▸ **Task directions**
A verbatim reproduction of all the entries is needed.

▸ **Extracted entries**

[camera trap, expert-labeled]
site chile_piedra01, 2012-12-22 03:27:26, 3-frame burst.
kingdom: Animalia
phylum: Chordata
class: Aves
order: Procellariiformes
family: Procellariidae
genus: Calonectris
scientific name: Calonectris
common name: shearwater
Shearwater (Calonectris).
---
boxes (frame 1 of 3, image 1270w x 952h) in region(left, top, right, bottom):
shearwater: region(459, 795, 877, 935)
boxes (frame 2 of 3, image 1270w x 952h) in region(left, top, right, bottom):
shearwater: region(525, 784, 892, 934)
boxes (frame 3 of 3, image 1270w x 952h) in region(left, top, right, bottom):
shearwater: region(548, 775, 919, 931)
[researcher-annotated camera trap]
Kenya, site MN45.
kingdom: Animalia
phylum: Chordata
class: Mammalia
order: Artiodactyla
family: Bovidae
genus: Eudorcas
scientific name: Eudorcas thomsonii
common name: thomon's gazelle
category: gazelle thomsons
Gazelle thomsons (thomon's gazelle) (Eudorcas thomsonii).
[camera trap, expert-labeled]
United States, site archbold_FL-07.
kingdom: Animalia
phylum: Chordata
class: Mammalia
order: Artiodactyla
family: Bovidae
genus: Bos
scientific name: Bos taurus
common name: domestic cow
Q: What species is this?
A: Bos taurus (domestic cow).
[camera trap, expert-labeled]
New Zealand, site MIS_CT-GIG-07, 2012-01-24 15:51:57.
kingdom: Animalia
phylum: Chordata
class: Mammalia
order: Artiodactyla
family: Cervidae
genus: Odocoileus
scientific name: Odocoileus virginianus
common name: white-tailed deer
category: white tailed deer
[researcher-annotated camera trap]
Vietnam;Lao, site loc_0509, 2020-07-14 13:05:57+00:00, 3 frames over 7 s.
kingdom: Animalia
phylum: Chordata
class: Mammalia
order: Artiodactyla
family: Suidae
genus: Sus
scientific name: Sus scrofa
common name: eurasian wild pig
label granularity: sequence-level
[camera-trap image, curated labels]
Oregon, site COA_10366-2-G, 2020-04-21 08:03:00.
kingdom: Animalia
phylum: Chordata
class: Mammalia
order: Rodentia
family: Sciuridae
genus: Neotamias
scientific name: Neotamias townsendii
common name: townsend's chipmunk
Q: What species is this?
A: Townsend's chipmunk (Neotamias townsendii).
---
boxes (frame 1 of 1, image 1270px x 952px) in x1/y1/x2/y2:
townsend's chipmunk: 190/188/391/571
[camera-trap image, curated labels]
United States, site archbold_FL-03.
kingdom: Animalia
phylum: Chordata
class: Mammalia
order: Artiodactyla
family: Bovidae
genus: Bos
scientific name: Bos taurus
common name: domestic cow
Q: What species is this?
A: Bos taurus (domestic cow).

▸ **Response area**
[camera trap, expert-labeled]
site chile_piedra01, 2012-12-22 03:27:26, 3-frame burst.
kingdom: Animalia
phylum: Chordata
class: Aves
order: Procellariiformes
family: Procellariidae
genus: Calonectris
scientific name: Calonectris
common name: shearwater
Shearwater (Calonectris).
---
boxes (frame 1 of 3, image 1270w x 952h) in region(left, top, right, bottom):
shearwater: region(459, 795, 877, 935)
boxes (frame 2 of 3, image 1270w x 952h) in region(left, top, right, bottom):
shearwater: region(525, 784, 892, 934)
boxes (frame 3 of 3, image 1270w x 952h) in region(left, top, right, bottom):
shearwater: region(548, 775, 919, 931)
[researcher-annotated camera trap]
Kenya, site MN45.
kingdom: Animalia
phylum: Chordata
class: Mammalia
order: Artiodactyla
family: Bovidae
genus: Eudorcas
scientific name: Eudorcas thomsonii
common name: thomon's gazelle
category: gazelle thomsons
Gazelle thomsons (thomon's gazelle) (Eudorcas thomsonii).
[camera trap, expert-labeled]
United States, site archbold_FL-07.
kingdom: Animalia
phylum: Chordata
class: Mammalia
order: Artiodactyla
family: Bovidae
genus: Bos
scientific name: Bos taurus
common name: domestic cow
Q: What species is this?
A: Bos taurus (domestic cow).
[camera trap, expert-labeled]
New Zealand, site MIS_CT-GIG-07, 2012-01-24 15:51:57.
kingdom: Animalia
phylum: Chordata
class: Mammalia
order: Artiodactyla
family: Cervidae
genus: Odocoileus
scientific name: Odocoileus virginianus
common name: white-tailed deer
category: white tailed deer
[researcher-annotated camera trap]
Vietnam;Lao, site loc_0509, 2020-07-14 13:05:57+00:00, 3 frames over 7 s.
kingdom: Animalia
phylum: Chordata
class: Mammalia
order: Artiodactyla
family: Suidae
genus: Sus
scientific name: Sus scrofa
common name: eurasian wild pig
label granularity: sequence-level
[camera-trap image, curated labels]
Oregon, site COA_10366-2-G, 2020-04-21 08:03:00.
kingdom: Animalia
phylum: Chordata
class: Mammalia
order: Rodentia
family: Sciuridae
genus: Neotamias
scientific name: Neotamias townsendii
common name: townsend's chipmunk
Q: What species is this?
A: Townsend's chipmunk (Neotamias townsendii).
---
boxes (frame 1 of 1, image 1270px x 952px) in x1/y1/x2/y2:
townsend's chipmunk: 190/188/391/571
[camera-trap image, curated labels]
United States, site archbold_FL-03.
kingdom: Animalia
phylum: Chordata
class: Mammalia
order: Artiodactyla
family: Bovidae
genus: Bos
scientific name: Bos taurus
common name: domestic cow
Q: What species is this?
A: Bos taurus (domestic cow).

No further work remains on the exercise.